• Dmitri Shostakovich
  • Symphony No. 10 in E Minor, Op. 93 (1953)

  • G Schirmer Inc (USA, Canada and Mexico only)
    Le Chant Du Monde (France, Belgium, Luxemburg, Andorra, French speaking African countries)

G Schirmer is the publisher of the work in the USA, Canada and Mexico only. Le Chant du Monde is the publisher of the work in France, Belgium, Luxemburg, Andorra, French speaking African countries.

  • 2(pic)+pic.2+ca.3(Ebcl)2+cbn/4.3.3.1/timp.perc/str
  • 50 min
    • 12th March 2026, Soreng Theatre, Eugene, OR, United States of America
    View all

Programme Note

First performance: 17 December 1953, Leningrad, Large Philharmonic Hall Leningrad Philharmonic Orchestra – Evgeni Mravinsky (conductor).

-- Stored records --
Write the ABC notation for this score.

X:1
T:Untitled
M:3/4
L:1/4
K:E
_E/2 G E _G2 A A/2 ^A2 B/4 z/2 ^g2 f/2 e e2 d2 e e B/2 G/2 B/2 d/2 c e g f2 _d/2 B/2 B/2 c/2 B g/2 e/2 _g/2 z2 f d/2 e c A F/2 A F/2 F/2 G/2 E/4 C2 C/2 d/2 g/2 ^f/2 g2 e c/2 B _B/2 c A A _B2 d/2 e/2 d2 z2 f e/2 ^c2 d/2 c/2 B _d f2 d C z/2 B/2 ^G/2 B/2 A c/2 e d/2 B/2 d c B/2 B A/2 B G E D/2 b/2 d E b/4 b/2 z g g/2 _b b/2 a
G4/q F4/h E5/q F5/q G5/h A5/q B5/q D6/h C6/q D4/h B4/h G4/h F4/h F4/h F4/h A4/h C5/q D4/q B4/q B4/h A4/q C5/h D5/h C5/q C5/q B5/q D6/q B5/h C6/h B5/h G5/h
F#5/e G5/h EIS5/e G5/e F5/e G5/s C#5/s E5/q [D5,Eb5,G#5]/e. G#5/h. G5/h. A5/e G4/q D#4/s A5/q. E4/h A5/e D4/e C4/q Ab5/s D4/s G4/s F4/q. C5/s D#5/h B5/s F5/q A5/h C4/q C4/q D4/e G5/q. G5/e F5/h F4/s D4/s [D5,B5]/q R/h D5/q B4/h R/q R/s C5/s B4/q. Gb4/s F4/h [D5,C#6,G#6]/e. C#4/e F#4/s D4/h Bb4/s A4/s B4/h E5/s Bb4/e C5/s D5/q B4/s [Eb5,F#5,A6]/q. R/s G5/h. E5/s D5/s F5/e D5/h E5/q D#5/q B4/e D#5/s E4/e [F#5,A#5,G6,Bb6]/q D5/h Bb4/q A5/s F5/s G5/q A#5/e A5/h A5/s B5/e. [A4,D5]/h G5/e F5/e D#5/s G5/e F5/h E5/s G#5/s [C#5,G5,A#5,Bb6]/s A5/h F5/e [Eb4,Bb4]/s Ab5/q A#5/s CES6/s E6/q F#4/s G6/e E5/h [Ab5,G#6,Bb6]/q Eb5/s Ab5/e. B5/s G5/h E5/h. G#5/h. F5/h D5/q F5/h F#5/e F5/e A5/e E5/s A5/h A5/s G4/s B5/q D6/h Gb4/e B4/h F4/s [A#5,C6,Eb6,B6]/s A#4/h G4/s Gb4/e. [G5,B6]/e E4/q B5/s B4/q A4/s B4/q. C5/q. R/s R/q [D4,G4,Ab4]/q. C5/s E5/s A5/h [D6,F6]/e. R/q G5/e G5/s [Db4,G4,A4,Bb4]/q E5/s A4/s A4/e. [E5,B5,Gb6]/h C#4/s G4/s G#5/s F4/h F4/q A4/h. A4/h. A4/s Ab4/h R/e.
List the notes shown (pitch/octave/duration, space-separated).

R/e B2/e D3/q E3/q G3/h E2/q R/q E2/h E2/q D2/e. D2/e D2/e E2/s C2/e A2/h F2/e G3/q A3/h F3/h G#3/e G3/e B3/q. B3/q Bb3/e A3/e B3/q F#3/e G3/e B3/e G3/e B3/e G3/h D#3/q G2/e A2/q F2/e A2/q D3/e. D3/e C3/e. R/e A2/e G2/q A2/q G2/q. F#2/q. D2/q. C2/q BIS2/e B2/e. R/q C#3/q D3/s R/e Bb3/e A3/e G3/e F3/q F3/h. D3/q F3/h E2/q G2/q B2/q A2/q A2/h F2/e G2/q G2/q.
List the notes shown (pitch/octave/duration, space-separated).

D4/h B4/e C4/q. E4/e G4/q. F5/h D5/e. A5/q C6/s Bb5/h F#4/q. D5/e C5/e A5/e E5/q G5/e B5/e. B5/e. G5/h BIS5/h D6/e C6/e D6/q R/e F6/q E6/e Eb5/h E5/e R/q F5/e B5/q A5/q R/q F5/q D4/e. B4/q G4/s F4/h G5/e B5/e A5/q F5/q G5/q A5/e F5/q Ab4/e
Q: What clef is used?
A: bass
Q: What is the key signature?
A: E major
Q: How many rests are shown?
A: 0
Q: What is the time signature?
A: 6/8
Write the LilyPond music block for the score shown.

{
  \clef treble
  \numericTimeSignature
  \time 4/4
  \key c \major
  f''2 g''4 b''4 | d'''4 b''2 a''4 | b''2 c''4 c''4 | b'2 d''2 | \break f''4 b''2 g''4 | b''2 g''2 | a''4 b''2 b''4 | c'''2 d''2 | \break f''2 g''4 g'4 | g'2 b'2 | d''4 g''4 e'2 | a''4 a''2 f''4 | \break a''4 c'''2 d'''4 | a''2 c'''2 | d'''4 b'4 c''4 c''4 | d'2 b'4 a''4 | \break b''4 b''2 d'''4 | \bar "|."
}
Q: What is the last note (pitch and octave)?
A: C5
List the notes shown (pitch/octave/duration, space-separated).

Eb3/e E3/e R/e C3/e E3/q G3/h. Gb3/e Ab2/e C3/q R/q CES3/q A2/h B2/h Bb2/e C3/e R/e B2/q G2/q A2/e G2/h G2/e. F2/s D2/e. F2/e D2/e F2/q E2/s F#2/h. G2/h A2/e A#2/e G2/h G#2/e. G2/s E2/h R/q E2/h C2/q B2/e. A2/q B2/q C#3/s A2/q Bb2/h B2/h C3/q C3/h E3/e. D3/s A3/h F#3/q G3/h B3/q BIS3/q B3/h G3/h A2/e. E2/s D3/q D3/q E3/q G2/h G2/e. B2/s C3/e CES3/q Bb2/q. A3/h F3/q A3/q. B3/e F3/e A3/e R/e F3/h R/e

-- Work instructions --
A: Translate this sentence from the Shostakovich symphony listing into Spanish: "G Schirmer is the publisher of the work in the USA, Canada and Mexico only."
B: Repeat everything in the Shostakovich symphony listing from "Le Chant Du Monde (France, Belgium, Luxemburg, Andorra, French" down to "speaking African countries.".
C: In the Shostakovich symphony listing, who conducted the first performance?

-- Per-task outputs --
A: G Schirmer es la editorial de la obra solo en Estados Unidos, Canadá y México.

B:
Le Chant Du Monde (France, Belgium, Luxemburg, Andorra, French speaking African countries)

G Schirmer is the publisher of the work in the USA, Canada and Mexico only. Le Chant du Monde is the publisher of the work in France, Belgium, Luxemburg, Andorra, French speaking African countries.

C: Evgeni Mravinsky.